Instructions to follow: Copy the entries below verbatim, from their first line through the line that contains "24L201 20L183 2L167", including both ends.

— Begin Record excerpts —

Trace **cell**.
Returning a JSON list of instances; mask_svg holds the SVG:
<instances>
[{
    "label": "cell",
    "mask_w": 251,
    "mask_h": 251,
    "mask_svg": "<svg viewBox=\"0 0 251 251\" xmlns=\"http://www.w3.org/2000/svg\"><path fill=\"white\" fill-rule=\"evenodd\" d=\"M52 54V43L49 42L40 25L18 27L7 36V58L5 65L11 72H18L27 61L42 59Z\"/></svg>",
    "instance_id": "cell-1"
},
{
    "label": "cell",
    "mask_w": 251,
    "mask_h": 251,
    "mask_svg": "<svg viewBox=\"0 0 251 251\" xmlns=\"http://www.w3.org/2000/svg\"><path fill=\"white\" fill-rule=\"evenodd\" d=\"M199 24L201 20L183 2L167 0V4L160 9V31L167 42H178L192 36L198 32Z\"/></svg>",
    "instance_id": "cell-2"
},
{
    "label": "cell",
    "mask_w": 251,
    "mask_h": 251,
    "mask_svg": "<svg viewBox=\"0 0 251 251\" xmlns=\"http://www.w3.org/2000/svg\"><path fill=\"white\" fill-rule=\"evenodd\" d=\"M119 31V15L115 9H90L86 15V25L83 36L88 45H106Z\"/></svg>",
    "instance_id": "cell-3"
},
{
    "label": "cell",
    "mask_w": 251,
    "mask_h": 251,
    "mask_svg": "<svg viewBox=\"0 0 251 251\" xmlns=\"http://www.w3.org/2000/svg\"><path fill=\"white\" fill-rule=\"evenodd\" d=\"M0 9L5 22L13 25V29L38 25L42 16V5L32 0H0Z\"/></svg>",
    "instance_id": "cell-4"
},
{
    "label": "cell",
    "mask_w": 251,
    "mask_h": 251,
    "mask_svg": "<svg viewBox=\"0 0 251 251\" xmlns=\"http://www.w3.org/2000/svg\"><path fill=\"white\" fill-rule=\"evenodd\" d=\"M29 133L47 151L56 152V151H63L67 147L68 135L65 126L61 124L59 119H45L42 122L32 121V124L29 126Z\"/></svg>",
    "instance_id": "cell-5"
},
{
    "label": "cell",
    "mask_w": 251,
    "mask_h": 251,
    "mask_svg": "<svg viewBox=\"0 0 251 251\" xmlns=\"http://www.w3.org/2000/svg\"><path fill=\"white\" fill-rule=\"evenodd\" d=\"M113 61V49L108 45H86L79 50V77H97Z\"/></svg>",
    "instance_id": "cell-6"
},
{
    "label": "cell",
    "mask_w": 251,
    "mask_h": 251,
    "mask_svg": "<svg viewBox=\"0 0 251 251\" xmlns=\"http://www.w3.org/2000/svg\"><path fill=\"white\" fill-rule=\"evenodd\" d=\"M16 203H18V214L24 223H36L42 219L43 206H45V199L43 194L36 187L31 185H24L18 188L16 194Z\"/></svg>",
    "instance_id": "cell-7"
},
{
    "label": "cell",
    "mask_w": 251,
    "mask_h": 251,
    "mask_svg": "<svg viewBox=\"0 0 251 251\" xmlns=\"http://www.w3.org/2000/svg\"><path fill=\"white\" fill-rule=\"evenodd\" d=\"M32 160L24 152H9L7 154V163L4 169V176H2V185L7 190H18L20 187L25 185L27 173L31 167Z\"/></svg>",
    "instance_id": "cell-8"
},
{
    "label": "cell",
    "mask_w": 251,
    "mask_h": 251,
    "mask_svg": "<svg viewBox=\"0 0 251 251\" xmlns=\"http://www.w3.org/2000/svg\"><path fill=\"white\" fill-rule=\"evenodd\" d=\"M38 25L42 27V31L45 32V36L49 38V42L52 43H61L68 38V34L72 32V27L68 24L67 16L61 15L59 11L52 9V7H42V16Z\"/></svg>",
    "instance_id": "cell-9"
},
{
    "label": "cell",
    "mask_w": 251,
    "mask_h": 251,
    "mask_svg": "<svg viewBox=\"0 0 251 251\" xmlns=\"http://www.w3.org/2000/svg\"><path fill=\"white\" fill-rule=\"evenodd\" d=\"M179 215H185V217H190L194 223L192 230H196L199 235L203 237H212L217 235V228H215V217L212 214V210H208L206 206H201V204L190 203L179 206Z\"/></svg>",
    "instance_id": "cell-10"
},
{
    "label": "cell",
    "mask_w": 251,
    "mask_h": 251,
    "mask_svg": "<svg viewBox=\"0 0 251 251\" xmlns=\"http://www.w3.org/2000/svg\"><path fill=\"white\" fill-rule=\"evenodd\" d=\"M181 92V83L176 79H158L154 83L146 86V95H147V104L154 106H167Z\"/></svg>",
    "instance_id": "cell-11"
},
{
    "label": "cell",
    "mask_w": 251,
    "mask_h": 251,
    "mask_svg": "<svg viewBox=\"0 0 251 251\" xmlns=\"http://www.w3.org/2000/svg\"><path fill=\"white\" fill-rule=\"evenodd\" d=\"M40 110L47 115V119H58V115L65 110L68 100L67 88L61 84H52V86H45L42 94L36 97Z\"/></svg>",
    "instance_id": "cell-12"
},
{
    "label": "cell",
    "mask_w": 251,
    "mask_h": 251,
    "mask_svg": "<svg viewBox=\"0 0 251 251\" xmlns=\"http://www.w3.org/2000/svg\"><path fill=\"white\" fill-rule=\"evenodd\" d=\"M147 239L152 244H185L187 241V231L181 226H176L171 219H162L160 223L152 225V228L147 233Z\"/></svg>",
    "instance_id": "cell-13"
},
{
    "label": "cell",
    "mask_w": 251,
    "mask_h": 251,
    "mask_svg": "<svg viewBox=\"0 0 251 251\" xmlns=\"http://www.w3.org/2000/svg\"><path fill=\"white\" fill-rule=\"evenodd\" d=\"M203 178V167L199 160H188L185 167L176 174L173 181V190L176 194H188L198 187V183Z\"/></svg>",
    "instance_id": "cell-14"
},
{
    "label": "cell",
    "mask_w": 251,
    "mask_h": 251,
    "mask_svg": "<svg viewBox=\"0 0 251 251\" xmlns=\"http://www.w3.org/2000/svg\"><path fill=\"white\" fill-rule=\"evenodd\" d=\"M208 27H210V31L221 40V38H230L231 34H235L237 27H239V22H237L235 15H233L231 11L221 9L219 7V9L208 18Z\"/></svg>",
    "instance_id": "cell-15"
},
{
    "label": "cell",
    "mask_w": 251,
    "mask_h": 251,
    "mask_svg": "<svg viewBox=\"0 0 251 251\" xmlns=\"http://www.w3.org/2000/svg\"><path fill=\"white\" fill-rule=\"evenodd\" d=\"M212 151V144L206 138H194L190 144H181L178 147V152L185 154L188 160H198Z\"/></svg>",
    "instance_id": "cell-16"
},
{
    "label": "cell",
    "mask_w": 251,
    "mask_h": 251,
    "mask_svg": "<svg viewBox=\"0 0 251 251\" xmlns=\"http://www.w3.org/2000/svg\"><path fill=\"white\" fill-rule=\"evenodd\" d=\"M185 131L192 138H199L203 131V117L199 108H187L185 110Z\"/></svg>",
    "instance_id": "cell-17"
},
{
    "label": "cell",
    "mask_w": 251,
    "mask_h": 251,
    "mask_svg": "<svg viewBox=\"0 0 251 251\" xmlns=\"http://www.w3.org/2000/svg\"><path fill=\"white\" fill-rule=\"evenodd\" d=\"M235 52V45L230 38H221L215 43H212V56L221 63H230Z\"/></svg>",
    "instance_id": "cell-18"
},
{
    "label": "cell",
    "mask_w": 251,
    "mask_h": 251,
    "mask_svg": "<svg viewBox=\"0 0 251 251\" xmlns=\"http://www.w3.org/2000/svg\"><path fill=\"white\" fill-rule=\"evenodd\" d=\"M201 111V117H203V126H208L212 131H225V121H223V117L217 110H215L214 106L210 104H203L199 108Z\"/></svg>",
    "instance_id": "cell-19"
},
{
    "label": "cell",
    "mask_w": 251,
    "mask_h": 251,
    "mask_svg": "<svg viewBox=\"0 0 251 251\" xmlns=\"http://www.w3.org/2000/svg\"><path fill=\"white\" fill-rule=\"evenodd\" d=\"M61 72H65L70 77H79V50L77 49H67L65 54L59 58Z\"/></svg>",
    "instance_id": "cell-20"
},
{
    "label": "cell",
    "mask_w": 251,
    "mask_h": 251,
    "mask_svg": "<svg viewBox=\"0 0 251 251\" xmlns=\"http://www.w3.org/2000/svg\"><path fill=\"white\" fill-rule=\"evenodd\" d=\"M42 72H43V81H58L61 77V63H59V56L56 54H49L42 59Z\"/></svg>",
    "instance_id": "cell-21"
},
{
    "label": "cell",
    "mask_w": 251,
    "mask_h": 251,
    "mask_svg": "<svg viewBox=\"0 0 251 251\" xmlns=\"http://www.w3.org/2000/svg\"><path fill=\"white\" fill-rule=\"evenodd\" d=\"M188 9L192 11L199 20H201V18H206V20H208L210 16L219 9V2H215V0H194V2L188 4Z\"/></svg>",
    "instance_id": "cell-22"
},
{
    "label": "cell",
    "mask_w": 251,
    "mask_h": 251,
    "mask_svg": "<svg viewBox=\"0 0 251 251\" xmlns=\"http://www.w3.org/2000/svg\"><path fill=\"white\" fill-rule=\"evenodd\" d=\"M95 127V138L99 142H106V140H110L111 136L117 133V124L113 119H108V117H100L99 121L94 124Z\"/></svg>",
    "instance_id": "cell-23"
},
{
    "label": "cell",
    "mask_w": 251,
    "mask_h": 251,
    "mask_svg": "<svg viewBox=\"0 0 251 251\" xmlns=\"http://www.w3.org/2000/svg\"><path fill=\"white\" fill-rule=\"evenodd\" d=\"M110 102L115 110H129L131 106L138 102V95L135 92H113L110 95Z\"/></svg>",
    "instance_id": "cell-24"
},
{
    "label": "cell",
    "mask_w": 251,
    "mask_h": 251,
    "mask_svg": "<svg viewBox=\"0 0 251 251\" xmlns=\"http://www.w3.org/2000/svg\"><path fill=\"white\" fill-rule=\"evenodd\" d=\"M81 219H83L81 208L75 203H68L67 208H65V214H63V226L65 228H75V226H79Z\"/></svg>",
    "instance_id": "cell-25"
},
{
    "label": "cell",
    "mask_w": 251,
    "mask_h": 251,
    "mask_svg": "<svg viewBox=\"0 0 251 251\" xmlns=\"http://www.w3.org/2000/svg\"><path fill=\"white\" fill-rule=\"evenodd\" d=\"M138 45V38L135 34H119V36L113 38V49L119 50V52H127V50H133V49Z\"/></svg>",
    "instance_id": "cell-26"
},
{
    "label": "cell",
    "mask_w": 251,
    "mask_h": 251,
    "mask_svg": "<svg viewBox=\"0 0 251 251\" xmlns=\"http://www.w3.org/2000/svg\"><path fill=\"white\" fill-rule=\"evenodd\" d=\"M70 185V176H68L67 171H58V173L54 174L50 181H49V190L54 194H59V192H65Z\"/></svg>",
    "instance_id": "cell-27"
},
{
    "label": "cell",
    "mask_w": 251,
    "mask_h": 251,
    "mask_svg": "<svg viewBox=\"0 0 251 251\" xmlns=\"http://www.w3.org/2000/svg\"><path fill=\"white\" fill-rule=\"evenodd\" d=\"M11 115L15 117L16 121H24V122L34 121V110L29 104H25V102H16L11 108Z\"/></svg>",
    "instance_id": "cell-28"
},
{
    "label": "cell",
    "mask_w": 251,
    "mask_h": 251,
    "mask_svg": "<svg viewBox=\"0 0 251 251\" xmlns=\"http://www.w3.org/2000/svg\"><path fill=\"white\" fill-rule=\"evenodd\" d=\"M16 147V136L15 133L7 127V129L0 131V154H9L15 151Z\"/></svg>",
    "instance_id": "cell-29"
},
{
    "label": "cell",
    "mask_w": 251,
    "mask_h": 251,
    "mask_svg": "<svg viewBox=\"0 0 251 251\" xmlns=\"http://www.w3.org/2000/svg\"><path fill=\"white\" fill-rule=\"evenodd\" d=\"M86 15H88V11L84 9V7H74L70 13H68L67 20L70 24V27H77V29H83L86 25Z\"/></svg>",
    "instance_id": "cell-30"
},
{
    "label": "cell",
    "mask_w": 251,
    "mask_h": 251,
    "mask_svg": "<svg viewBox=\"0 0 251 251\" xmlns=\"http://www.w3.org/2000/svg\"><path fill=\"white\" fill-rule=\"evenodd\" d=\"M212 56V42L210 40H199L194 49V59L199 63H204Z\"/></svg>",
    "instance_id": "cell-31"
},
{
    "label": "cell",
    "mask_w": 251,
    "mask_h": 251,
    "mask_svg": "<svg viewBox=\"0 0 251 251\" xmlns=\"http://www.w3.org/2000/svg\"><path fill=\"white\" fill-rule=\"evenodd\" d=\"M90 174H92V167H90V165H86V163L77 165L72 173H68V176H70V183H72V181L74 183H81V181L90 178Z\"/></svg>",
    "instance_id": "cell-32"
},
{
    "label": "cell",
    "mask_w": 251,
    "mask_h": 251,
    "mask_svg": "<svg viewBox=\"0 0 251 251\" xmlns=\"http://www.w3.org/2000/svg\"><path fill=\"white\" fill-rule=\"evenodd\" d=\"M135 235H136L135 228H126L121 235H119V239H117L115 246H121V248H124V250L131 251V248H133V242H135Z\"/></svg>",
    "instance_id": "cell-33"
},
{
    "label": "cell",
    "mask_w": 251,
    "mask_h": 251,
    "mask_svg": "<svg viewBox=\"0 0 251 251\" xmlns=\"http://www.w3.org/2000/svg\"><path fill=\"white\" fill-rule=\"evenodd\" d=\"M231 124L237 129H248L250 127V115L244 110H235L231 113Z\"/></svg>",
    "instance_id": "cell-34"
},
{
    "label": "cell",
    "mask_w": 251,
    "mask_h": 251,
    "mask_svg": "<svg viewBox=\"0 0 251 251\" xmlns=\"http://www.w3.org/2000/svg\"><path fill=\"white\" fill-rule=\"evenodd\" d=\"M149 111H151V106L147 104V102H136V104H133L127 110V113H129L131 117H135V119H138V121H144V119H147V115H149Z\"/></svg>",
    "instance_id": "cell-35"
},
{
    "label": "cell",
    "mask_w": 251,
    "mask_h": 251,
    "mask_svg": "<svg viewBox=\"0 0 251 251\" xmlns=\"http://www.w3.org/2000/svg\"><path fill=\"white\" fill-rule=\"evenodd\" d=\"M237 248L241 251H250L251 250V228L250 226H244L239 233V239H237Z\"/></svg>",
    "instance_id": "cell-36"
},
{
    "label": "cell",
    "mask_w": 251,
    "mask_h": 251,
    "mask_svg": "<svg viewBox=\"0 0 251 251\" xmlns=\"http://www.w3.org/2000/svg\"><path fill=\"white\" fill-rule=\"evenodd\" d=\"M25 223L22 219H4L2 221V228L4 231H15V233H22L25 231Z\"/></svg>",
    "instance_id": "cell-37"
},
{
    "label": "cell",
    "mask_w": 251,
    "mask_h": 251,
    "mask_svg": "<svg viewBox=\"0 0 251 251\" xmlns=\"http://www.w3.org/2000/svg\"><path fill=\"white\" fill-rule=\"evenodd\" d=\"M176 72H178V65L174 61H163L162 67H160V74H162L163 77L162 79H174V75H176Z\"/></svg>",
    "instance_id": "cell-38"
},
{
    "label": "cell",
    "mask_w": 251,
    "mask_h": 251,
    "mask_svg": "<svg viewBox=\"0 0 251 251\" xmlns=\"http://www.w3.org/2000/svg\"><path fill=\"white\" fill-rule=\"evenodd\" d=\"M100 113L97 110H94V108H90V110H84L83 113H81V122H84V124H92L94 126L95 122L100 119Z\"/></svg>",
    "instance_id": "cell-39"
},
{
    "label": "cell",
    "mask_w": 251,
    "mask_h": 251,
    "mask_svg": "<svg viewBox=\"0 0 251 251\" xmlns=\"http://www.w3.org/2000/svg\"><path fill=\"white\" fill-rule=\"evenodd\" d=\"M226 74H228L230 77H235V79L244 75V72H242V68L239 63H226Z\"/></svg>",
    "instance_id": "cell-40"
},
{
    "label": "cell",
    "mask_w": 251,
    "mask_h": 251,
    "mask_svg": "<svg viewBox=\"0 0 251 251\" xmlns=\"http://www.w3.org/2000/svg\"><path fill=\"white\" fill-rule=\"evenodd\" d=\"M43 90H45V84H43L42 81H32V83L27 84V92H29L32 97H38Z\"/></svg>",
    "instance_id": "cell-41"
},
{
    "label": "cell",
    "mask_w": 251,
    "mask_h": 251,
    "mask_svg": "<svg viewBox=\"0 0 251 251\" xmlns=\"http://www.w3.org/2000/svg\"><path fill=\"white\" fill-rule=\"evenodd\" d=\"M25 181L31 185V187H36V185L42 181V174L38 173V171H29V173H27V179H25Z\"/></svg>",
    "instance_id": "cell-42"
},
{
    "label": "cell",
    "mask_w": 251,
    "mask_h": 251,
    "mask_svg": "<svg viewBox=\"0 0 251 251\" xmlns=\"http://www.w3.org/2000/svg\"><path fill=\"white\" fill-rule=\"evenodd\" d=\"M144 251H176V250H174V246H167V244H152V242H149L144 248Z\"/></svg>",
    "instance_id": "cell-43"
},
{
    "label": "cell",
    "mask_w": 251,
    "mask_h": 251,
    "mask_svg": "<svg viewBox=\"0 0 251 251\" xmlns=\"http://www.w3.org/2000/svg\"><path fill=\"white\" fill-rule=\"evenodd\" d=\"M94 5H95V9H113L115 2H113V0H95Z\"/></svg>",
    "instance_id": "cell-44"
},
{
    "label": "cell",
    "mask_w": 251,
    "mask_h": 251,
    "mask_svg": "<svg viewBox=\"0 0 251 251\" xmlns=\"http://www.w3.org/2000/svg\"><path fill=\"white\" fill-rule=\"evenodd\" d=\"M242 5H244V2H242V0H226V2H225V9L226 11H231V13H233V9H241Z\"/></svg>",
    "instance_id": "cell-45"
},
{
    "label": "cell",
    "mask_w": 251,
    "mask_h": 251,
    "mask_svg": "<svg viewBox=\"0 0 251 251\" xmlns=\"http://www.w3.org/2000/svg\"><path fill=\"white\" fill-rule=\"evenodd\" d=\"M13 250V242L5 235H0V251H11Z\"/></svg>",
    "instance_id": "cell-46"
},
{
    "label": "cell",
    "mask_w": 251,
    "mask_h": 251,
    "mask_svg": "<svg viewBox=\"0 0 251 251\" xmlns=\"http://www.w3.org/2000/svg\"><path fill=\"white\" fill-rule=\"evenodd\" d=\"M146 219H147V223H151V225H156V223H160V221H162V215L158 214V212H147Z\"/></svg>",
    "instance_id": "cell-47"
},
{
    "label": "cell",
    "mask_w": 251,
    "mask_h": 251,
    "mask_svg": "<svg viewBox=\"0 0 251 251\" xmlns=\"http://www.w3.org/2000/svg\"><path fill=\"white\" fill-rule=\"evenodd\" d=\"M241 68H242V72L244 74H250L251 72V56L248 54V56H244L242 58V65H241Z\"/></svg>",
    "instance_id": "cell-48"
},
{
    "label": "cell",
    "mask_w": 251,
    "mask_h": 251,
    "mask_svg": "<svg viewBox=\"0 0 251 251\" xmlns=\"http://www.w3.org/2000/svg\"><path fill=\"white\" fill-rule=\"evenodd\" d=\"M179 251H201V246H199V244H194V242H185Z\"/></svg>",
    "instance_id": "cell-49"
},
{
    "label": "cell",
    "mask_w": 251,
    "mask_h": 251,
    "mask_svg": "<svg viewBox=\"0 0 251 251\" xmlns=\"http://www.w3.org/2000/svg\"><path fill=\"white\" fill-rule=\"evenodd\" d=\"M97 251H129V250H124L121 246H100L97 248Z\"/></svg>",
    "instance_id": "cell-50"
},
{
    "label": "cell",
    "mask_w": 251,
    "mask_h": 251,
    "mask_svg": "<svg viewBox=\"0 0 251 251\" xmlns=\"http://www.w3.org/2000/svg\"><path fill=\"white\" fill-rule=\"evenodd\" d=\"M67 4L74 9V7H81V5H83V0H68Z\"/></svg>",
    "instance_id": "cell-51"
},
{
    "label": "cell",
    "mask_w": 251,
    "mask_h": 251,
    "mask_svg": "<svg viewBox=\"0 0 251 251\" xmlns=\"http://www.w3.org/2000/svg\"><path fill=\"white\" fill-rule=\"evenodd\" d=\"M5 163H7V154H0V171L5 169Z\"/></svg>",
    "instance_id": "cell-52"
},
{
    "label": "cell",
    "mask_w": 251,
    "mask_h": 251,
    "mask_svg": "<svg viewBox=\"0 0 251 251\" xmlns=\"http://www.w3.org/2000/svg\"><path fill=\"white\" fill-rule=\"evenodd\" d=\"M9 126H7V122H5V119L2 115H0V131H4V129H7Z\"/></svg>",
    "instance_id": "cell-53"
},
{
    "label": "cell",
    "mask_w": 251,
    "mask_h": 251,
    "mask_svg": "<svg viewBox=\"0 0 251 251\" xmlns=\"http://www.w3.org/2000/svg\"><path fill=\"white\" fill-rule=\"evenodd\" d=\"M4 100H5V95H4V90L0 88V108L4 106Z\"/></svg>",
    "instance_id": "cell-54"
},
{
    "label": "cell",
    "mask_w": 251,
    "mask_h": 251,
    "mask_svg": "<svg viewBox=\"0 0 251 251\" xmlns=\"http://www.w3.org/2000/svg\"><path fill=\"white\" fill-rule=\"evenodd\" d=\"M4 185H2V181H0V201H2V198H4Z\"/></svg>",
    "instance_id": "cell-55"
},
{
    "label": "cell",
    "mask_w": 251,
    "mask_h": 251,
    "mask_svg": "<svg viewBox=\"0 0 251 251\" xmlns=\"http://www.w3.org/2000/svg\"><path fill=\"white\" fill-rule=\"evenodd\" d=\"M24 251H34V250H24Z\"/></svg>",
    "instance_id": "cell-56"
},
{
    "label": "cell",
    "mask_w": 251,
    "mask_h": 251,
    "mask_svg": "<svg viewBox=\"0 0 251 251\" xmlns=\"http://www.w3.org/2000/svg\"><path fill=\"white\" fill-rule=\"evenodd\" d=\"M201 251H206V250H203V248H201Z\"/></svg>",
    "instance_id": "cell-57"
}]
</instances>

— End Record excerpts —

Response to the task:
Trace **cell**.
Returning a JSON list of instances; mask_svg holds the SVG:
<instances>
[{
    "label": "cell",
    "mask_w": 251,
    "mask_h": 251,
    "mask_svg": "<svg viewBox=\"0 0 251 251\" xmlns=\"http://www.w3.org/2000/svg\"><path fill=\"white\" fill-rule=\"evenodd\" d=\"M52 54V43L49 42L40 25L18 27L7 36V58L5 65L11 72H18L27 61L42 59Z\"/></svg>",
    "instance_id": "cell-1"
},
{
    "label": "cell",
    "mask_w": 251,
    "mask_h": 251,
    "mask_svg": "<svg viewBox=\"0 0 251 251\" xmlns=\"http://www.w3.org/2000/svg\"><path fill=\"white\" fill-rule=\"evenodd\" d=\"M199 24L201 20L183 2L167 0V4L160 9V31L167 42H178L192 36L198 32Z\"/></svg>",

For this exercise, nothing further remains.